Most youths want equal rights for non-Muslims, study shows

Qatar topped a poll of young people who believe non-Muslims should have the same rights as Muslims when in their country.

ABU DHABI // Qatar topped a poll of young people who believe non-Muslims should have the same rights as Muslims when in their country.

But many states were split and half the respondents in some countries thought they should not be treated the same.

The findings came in a survey of almost 7,000 young Arabs by the Tabah Foundation in Abu Dhabi.

The findings raise concerns about a lack of understanding of other cultures and religions, the survey’s authors said.

“The view that citizenship is subject to a hierarchy of prominence, determined primarily by one’s faith, is precisely the frame that extremist groups want normalised,” said Abaas Yunas, head of the Tabah Futures Initiative that designed the study.

“This raises a profound question: why do they think non-Muslim citizens should not have equal rights? Where is that coming from?”

It could be derived from extremist ideologies that take concepts from Islam and distort them, he said.

It is in contrast to measures taken to grant equal treatment for all religious minorities, such as at the Marrakech Declaration last year.

“But ignorance plays a very important role in all of this and they [extremists] exploit it,” Mr Yunas said.

Such ideas could also be propagated among insecure Muslims, who fear that non-Muslim residents of their country could spread un-Islamic behaviour.

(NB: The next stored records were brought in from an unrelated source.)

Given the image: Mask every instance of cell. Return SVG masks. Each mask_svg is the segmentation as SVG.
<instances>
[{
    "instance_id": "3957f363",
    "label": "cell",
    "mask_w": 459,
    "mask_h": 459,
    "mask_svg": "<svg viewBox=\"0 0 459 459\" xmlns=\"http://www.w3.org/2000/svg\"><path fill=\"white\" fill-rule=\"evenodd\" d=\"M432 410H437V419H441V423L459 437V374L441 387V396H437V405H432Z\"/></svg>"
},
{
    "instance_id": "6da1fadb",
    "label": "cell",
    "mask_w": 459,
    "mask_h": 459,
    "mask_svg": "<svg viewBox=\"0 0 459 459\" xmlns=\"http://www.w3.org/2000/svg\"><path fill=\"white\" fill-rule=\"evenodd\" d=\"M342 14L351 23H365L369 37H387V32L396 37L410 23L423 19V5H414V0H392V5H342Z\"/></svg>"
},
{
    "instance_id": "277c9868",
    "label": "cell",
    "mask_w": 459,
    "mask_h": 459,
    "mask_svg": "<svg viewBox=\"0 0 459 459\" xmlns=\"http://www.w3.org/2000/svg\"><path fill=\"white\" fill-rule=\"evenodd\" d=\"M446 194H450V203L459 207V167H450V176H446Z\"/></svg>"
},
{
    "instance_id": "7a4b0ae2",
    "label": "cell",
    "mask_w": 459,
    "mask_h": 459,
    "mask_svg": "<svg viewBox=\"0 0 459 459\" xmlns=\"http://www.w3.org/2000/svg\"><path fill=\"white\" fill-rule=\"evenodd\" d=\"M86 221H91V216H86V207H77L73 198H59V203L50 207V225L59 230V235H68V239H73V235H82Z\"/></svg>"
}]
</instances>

“A person who is comfortable with their religious identity does not fear having non-Muslims living among them,” Mr Yunas said.

The largest rate of young people who said non-Muslims should not have equal rights was in Libya, at 54 per cent.

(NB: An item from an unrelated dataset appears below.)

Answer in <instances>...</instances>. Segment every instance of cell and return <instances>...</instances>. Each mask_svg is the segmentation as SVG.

That was followed by Mauritania, with 47 per cent.

In Oman, the figure was 41 per cent.

Rania Abou, a 32-year-old Qatari, said such views are driven by ignorance and perhaps political instability in some countries.

“When people are under pressure to survive on a daily basis, they tend to stick to people from their own sect,” Ms Abou said.

“Our Islamic religion says there should be no difference between people of different faiths.

“If the religion does not deprive them of their rights, who are we to do that?

“Moral and ethical behaviour are also not entirely religion based.

“There are many Muslims who spread negative behaviour in society.

“It has nothing to do with being Muslim or not.”